## Reading text
Print version in PDF Format

Fall 2002 Newletter

Boston North Chapter Emerges

The MCADP Boston North Chapter will hold its first public event on Thursday evening, November 7, 2002.

Lou Jones, internationally known photographer, will talk about some of his photographs of Death Row inmates in the Public Library, Reading, MA.
Members of the new Chapter met this summer with David Ehrmann and Martina Jackson, representing the MCADP Board, and the Boston North Chapter was born!

Lou Jones’s book of death row images, Final Exposure, was published in 1996 by Northeastern University press.

Concerned citizens from several communities north of Boston had been meeting for over a year, organizing with an intent of aligning with MCADP. Presently, active members come from Reading, Wakefield, Melrose, and Beverly, with people from several other towns expressing new interest in joining the expanding chapter.

The Boston North Chapter will be planning several programs during the coming year, designed to educate public opinion against the death penalty.
Anyone living in towns north of Boston is invited to participate. Those interested in knowing more about the Boston North Chapter can email or call Horace Seldon at 781-245-5789.

 

 


Hampden County Chapter

This August 23 marked the 75th anniversary of the executions of Nicola Sacco and Bartolomeo Vanzetti in the Commonwealth and the 10th annual Sacco Vanzetti memorial event sponsored by the Hampton County Chapter of MCADP. The event in Springfield was attended by more than 100 people.

The afternoon program featured folksinger-activists Charlie King and Karen Brandow, who conducted a Sacco & Vanzetti workshop at Western New England College School of Law. The presentation documented Sacco & Vanzetti’s ordeal by sharing the tragic American experience of these two immigrants through song, photographs, poetry, and letters.

Later King & Brandow presented an extended version of the program at Bishop Marshall Center, entitled Remembering Nicola Sacco and Bartolomeo Vanzetti. Their strong performance was rewarded with a standing ovation.

Our greatest honor this year was hosting Robert Curley. The violent death of his young son in 1997 nearly brought the death penalty back to Massachusetts. Curley, an unassuming man, spoke briefly and simply. After the trial of his son’s murderers, he met an unthinkable challenge when he returned to his opposition to the death penalty. He is the picture of human grace.

## Supplied data
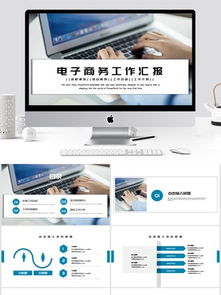 电子商务专业建设 ppt模板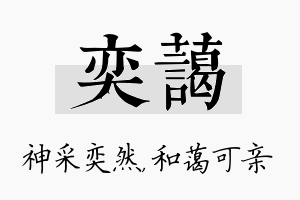 奕蔼名字的寓意及含义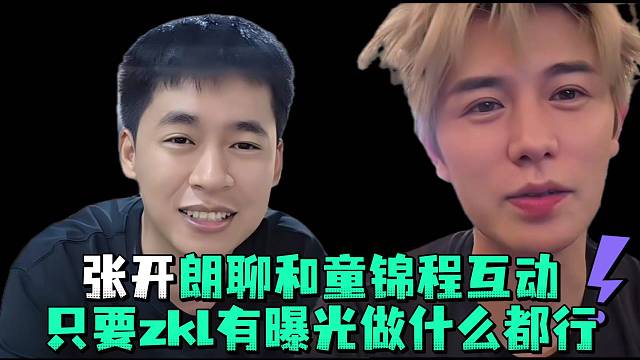 张开郎聊和童锦程互动只要zkl有曝光做什么都行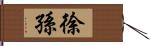 徐孫 Hand Scroll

## Requirement
According to the newsletter, how many people attended the Sacco Vanzetti memorial event in Springfield?

## Your response
More than 100 people attended.